* _OPDRACHT A_
Geef elke regel uit de rijen terug waarin de woordreeks "lies" voorkomt. Hoofdletters en kleine letters tellen mee.

=== BRONTEKST ===

De leden hebben hierover enkele vragen.
Allereerst merken voorgenoemde leden op dat ten aanzien van een deel van de agendapunten
de inzet van het voorstel of de inhoud van de bespreking onbekend is. Zij vragen de
Minister of zij de opvatting deelt dat dit het leveren van een inhoudelijke inbreng
bemoeilijkt en indien dit het geval is op welke wijze zij de Kamer hierin tegemoet
zou kunnen komen.
De impact van de oorlog in Oekraïne
De leden van de VVD-fractie vinden het bemoedigend om te lezen dat een substantieel
deel van de Oekraïense ontheemden in Nederland aan het werk is. Zij vragen de Minister
daarbij of zij kan onderstrepen dat het verruimen van de kinderopvangtoeslag voor
ontheemden aansluiting zal zoeken bij de specifieke status van Oekraïense ontheemden.

=== RIJEN ===

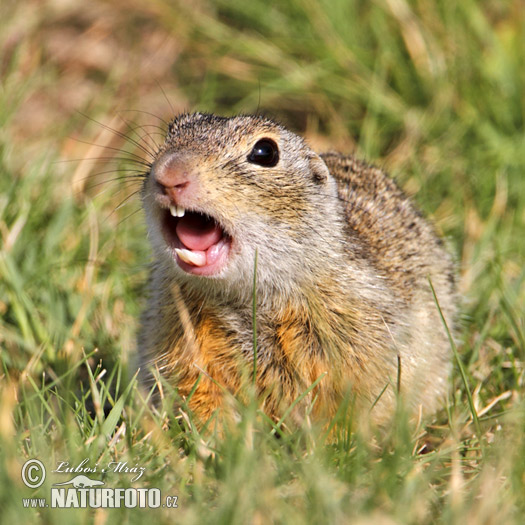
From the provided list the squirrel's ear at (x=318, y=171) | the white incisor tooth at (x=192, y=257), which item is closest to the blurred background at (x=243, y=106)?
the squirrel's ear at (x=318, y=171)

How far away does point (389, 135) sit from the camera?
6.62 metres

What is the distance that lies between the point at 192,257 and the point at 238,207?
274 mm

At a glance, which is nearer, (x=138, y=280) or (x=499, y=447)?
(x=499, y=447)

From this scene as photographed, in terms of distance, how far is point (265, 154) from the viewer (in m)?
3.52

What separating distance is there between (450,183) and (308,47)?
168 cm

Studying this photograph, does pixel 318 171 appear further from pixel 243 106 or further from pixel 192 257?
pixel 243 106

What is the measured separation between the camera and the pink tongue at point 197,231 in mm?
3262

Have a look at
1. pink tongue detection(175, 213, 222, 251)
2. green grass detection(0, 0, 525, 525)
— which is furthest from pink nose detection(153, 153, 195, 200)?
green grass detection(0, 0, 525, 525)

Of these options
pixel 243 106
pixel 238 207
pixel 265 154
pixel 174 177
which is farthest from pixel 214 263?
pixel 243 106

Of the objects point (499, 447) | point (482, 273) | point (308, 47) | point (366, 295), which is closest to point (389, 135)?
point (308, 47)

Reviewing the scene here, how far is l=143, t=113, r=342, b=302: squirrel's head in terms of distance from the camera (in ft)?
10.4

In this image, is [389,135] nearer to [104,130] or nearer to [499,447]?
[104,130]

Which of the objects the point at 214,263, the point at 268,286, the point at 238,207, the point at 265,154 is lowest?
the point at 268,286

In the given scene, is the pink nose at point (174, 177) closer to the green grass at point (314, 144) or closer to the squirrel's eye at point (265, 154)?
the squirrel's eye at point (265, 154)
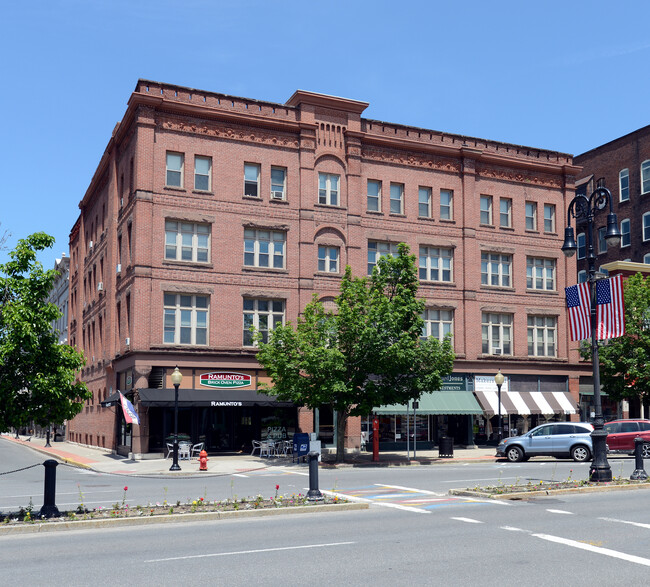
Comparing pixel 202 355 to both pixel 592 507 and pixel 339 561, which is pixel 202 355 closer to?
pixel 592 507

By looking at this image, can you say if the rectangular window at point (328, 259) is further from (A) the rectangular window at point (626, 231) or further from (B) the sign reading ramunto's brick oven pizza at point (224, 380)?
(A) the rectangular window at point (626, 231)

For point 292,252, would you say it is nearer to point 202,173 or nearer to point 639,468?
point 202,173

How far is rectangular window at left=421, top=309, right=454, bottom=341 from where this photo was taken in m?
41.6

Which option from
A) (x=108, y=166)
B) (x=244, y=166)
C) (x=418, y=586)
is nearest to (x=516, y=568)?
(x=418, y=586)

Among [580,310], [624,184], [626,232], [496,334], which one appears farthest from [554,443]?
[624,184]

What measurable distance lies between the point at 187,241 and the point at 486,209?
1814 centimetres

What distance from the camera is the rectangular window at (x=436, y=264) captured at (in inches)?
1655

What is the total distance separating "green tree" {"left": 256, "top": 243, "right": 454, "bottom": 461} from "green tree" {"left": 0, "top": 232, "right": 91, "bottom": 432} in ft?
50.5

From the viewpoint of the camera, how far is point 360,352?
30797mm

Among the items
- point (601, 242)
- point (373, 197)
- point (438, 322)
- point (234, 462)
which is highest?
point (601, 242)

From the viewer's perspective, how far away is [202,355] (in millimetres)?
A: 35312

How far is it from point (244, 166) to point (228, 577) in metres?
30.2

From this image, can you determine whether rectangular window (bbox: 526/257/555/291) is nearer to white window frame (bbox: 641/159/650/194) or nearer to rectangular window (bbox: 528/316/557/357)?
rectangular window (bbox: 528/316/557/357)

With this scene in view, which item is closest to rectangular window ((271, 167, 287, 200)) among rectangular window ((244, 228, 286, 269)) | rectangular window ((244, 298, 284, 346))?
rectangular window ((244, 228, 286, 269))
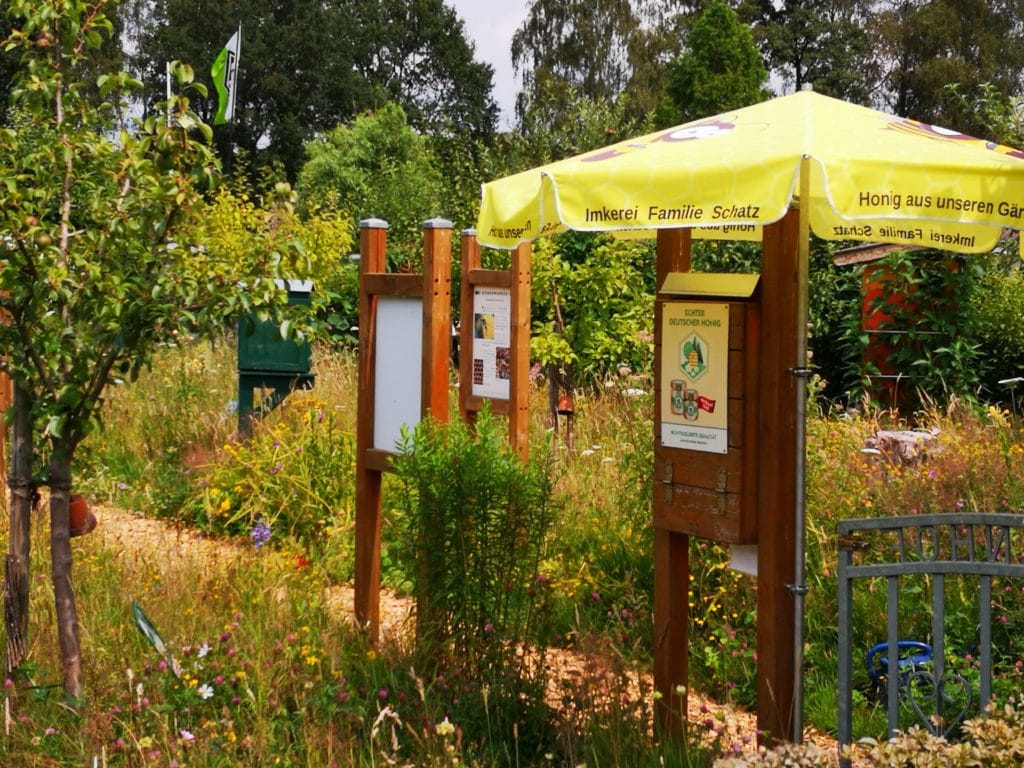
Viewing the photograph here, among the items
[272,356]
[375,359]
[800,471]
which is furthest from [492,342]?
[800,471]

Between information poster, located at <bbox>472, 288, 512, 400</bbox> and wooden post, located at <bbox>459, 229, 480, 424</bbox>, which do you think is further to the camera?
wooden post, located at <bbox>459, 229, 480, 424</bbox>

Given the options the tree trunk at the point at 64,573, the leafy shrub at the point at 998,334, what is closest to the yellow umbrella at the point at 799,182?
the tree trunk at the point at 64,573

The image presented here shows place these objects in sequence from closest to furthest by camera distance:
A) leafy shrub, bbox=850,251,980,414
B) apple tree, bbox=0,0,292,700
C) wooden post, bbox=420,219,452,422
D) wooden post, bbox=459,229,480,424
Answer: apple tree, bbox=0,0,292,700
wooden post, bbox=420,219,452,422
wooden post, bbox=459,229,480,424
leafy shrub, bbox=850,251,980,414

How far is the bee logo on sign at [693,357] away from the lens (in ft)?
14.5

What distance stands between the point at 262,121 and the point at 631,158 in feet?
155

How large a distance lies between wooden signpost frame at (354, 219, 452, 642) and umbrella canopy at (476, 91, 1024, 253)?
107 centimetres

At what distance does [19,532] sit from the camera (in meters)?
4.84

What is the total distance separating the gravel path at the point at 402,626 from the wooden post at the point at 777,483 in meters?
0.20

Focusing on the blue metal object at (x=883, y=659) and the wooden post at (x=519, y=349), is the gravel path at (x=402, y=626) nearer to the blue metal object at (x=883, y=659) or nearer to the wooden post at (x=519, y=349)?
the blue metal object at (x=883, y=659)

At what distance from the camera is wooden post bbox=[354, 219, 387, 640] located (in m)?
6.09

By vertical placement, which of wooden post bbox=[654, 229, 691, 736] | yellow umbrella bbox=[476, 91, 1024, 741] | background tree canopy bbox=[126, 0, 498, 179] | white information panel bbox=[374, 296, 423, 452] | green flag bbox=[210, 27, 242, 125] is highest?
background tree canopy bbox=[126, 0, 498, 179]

===

* _OPDRACHT B_
Schrijf uit de brontekst alles van "De impact van" tot en met "van Oekraïense ontheemden." opnieuw op. Vervang daarbij "ontheemden" overal door "vluchtelingen".

* _SCHRIFTELIJK ANTWOORD A_
What is the distance that lies between the point at 192,257 and the point at 238,207?
What measurable distance lies between the point at 187,241 and the point at 486,209?
How large a distance lies between wooden signpost frame at (354, 219, 452, 642) and umbrella canopy at (476, 91, 1024, 253)?

* _SCHRIFTELIJK ANTWOORD B_
De impact van de oorlog in Oekraïne
De leden van de VVD-fractie vinden het bemoedigend om te lezen dat een substantieel
deel van de Oekraïense vluchtelingen in Nederland aan het werk is. Zij vragen de Minister
daarbij of zij kan onderstrepen dat het verruimen van de kinderopvangtoeslag voor
vluchtelingen aansluiting zal zoeken bij de specifieke status van Oekraïense vluchtelingen.